Aún con esos sistemas de observación, como dice la ingeniera de la Universidad de California, no estamos preparados. Ahora no hay un protocolo global establecido. Por eso urge — como ya lo han hecho otros en el pasado — a que se realice un estudio y modelado de los efectos en todas las industrias, para saber así realmente cuál sería la escala del impacto y establecer un protocolo mundial para alertar a todo el mundo e intentar minimizar daños.

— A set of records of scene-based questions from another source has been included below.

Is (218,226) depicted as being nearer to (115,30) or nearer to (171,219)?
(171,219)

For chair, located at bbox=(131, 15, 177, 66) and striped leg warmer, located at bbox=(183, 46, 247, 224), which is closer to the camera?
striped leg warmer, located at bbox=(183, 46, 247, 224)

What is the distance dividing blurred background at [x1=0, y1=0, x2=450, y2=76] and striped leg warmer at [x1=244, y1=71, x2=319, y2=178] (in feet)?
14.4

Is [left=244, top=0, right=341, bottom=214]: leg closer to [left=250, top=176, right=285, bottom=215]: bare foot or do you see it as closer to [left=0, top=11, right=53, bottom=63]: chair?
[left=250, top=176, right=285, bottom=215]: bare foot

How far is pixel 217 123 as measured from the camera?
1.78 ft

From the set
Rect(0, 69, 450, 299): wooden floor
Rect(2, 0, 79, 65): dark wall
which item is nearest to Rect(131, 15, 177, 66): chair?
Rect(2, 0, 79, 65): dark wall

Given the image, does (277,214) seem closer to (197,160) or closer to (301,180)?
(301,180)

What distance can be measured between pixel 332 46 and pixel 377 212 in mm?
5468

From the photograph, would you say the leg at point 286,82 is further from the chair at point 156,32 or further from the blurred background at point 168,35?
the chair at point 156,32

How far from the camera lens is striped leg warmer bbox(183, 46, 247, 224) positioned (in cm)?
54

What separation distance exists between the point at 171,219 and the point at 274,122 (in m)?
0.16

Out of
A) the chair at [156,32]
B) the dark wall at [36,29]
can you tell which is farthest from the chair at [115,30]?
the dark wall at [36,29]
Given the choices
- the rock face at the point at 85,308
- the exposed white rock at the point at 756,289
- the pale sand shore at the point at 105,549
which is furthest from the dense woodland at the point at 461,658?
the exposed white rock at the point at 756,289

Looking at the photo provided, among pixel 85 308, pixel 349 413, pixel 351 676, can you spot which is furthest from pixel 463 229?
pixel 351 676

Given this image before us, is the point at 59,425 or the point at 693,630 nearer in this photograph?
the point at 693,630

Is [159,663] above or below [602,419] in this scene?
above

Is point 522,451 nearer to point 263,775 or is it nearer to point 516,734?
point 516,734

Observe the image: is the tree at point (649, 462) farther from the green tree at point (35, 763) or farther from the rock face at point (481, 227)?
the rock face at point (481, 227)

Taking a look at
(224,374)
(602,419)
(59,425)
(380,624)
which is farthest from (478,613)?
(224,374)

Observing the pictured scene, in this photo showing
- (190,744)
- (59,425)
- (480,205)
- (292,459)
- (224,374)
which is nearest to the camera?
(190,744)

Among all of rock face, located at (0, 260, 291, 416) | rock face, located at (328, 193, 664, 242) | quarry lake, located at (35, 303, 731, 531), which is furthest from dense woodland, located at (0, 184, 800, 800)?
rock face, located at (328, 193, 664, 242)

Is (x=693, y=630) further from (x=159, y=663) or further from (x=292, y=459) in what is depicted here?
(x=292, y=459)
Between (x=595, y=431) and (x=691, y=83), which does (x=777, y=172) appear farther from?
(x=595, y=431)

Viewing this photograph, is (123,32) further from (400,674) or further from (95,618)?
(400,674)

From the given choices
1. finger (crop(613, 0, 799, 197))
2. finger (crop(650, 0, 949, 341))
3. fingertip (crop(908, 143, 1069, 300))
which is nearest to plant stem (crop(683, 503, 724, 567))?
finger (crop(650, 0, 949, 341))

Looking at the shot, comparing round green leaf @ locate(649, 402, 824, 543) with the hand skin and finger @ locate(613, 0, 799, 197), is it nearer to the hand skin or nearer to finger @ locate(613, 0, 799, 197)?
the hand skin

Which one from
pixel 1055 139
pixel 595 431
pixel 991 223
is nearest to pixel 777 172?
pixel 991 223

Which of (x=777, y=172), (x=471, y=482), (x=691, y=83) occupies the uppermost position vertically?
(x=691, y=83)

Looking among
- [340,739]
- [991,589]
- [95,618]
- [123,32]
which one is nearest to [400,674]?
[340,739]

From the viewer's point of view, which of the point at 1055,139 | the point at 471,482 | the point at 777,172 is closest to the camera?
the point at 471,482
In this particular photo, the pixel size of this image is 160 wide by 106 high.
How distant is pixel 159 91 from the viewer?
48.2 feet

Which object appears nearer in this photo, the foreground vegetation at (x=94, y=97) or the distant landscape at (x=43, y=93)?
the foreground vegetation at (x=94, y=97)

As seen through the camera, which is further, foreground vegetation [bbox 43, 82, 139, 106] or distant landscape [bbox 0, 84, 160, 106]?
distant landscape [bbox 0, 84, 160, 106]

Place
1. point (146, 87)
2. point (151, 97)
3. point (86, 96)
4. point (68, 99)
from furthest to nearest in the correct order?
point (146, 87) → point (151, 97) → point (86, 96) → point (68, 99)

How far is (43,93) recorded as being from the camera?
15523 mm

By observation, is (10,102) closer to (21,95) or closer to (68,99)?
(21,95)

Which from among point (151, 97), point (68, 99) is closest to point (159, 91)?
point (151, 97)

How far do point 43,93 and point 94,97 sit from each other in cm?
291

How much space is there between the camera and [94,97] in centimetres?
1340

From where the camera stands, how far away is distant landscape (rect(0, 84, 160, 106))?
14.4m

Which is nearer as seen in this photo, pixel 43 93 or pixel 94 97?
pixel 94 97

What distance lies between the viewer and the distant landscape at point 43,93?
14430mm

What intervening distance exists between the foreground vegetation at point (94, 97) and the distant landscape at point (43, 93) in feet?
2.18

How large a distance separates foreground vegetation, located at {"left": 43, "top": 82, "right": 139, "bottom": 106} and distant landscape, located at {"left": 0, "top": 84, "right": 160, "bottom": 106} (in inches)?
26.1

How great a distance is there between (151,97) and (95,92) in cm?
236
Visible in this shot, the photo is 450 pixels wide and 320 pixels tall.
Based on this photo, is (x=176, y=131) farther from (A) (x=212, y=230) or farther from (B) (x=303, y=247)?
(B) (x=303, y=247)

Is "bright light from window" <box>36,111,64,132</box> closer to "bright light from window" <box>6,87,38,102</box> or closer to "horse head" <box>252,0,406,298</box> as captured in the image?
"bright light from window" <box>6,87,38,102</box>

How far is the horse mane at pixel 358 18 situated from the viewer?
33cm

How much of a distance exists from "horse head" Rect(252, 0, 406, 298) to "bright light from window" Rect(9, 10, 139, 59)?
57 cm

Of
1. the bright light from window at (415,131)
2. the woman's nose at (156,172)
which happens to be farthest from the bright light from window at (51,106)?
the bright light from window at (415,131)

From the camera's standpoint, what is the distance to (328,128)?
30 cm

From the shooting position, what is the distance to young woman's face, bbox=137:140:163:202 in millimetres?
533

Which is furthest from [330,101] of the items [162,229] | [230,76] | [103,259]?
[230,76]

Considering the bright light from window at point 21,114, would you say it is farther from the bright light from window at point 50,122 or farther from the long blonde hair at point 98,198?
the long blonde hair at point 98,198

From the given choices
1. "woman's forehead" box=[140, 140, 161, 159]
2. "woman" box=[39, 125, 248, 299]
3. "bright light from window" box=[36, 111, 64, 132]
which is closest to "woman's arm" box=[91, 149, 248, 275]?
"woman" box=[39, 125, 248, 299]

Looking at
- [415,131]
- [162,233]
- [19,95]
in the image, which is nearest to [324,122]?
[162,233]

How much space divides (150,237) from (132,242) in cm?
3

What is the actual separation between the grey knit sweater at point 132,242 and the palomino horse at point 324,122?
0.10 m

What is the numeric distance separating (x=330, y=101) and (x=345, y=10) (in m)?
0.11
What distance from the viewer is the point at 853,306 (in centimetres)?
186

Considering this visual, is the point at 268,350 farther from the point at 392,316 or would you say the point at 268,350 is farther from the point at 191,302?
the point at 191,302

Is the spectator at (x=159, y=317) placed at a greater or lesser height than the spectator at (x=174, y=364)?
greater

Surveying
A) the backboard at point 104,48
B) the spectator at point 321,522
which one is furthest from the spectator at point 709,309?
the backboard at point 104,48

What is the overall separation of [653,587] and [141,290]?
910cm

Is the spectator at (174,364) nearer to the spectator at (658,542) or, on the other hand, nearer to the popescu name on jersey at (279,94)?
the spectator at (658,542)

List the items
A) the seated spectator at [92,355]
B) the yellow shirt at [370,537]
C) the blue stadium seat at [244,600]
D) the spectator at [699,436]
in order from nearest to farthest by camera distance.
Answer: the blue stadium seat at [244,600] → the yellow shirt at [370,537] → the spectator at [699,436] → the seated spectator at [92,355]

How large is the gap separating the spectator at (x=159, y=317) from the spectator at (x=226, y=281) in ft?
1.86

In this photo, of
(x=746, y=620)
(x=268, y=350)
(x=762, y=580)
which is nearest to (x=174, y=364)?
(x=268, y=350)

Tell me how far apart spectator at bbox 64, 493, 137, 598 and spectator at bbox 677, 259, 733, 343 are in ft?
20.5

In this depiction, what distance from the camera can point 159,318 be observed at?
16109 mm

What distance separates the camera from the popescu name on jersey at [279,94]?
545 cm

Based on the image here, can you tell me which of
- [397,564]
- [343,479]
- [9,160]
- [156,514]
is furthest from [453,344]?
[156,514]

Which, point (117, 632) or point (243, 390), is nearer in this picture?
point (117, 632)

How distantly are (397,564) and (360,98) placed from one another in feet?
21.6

placeholder Erupción solar en varias frecuencias capturada por el SDO de la NASA
Erupción solar en varias frecuencias capturada por el SDO de la NASA

Ahora mismo, Abdu Jyothi es categórica sobre nuestro grado actual de defensa: “nuestra infraestructura no está preparada para un evento solar de gran magnitud”. Pues nada. Esperemos que esta vez los políticos y fuerzas económicas globales no ignoren a los incómodos agoreros — como ya hicieron con los que advirtieron de la posibilidad de una pandemia o el cambio climático — y acabemos todos de vuelta en el siglo XIX.

Necesitamos acción urgente

Pocas esperanzas tengo, porque los “agoreros” del cambio climático en 2004 incluyeron al Pentágono, que lo califica como la mayor amenaza mundial para la seguridad de los Estados Unidos. El gobierno americano — después de la crisis del ébola de 2014 — también identificó el riesgo de pandemia como otro peligro urgente y estableció un sistema de detección y un protocolo de control que el nefasto Donald Trump se encargó de desmontar nada más llegar al poder.

La única esperanza para que se haga algo ya es que sufriremos todos, incluyendo los billonarios. Ni tratamientos especiales, ni búnkers en Nueva Zelanda. Como el resto, los billonarios se podrían quedar sin todo su dinero. Y los que sostienen sus vidas tampoco tendrían razones para seguir haciendo su trabajo. En este barco nos hundiríamos todos.

placeholder El fin de la civilización podría tener un comienzo así de bonito en todo el planeta
El fin de la civilización podría tener un comienzo así de bonito en todo el planeta

Una gran tormenta solar no nos mataría como un virus o un huracán de fuerza cuatro, pero podría ser un “reset” mundial de toda la humanidad. Como cuando el servicio técnico te dice que tienes que desenchufar y volver a enchufar el cable de alimentación para que te funcione bien el PC.

Excepto que, esta vez, el PC no volvería a funcionar ni aunque hubiera electricidad para arrancarlo.